Text block |
================

Moving A Petabyte of Data

(With apologies for the headfake of posting this entry then taking it down – my fingers were working faster than my brain, and I accidentally posted the entry without completing it. Or proofreading it.)


I made a speech last week at which I asserted it was faster to send a petabyte of data from San Francisco to Hong Kong by sailboat, than by the internet.



I got quite a few “how can that possibly be true?” kinds of questions, so here’s the math. (Full disclosure, I am a mathematician by training, which guarantees me a lifetime of small “off by one” errors in all subsequent calculations – so if I get something wrong, be gentle).


A petabyte is a thousand terabytes, which is a million gigabytes, or a billion megabytes. Or 8 billion megabits. With me so far?


So if you had a half megabit per second internet connection, which is relatively high in the US (relatively low compared to residential bandwidth available in, say, Korea), it’d take you 16 billion seconds, or 266 million minutes, or 507 years to transmit the data. Can you sail to Hong Kong faster than that? At a full megabit, just divide the time in half. Even at a hundred megabits (about the highest, generally available, of any carrier I’ve seen), it’s a few years.


As Hal Stern once said to me, “Never understimate the bandwidth of a station wagon full of storage driving down the [New] Jersey Turnpike” – and now you understand why tape based storage has such a lasting appeal to so many enterprises recording, compiling, transporting or just plain archiving, very large quantities of data. From video surveillance to trading data. Standard tapes are 500GB each (currently), and fit nicely into cardboard boxes with overnight express labels.


One other big benefit to tape as an archive format? When the data’s at rest, it consumes no electricity – just imagine a petabyte of data spinning on even the most power efficient disk storage (for reference, a petabyte of active disk-based storage is the equivalent of more than 40 Thumpers, each drawing more than a kilowatt – and tipping the scales at something north of 150 lbs, slightly tougher to put on a sailboat, or in an overnight envelope). For data to be available, disks have to be kept spinning and cool (tape has no equivalent requirement).


Now there is no one hammer for all nails, and tape isn’t perfect for a lot of applications (near line storage, eg) – but it plays a prominent role in some remarkably cutting edge high performance computing applications, along with social networking and content aggregation sites (who think nothing of gathering terabytes of data every day) – tape archive isn’t just for banks or telcos running mainframes (although we’re good there, too).


So yes, at least for now, it’s faster to send a petabyte of data via a sailboat than the internet (at least defined by the bandwidth to which most of us have access).


Which btw, is another reason we’re refreshing our Solaris on DVD program – it’s more efficient for many folks to get a 4 Gigabyte DVD in the mail (for FREE) than nurse our download centers, a megabit at a time. (And I apologize for how slow the DVD deliveries have been – we haven’t exactly executed perfectly here, but hopefully it’s getting better as I type.)

================

[Saved entries]
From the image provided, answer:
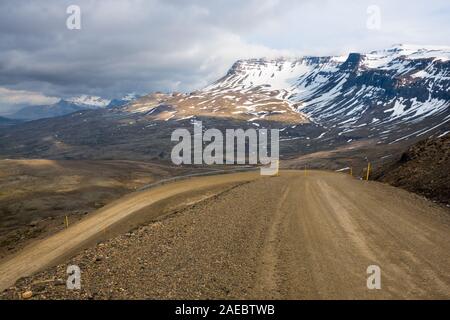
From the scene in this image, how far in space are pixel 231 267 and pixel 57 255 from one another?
2079cm

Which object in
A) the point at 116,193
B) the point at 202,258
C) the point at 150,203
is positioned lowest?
the point at 116,193

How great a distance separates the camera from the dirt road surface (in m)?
10.9

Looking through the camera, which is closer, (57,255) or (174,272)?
(174,272)

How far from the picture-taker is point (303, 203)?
2242cm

================

Job |
Answer these questions from the post about moving a petabyte of data:
(a) What is the current size of a standard tape?
(b) A petabyte of active disk-based storage equals more than how many Thumpers?
(c) What size is the DVD mailed out under the Solaris on DVD program?

In response |
(a) 500GB
(b) More than 40
(c) 4 Gigabytes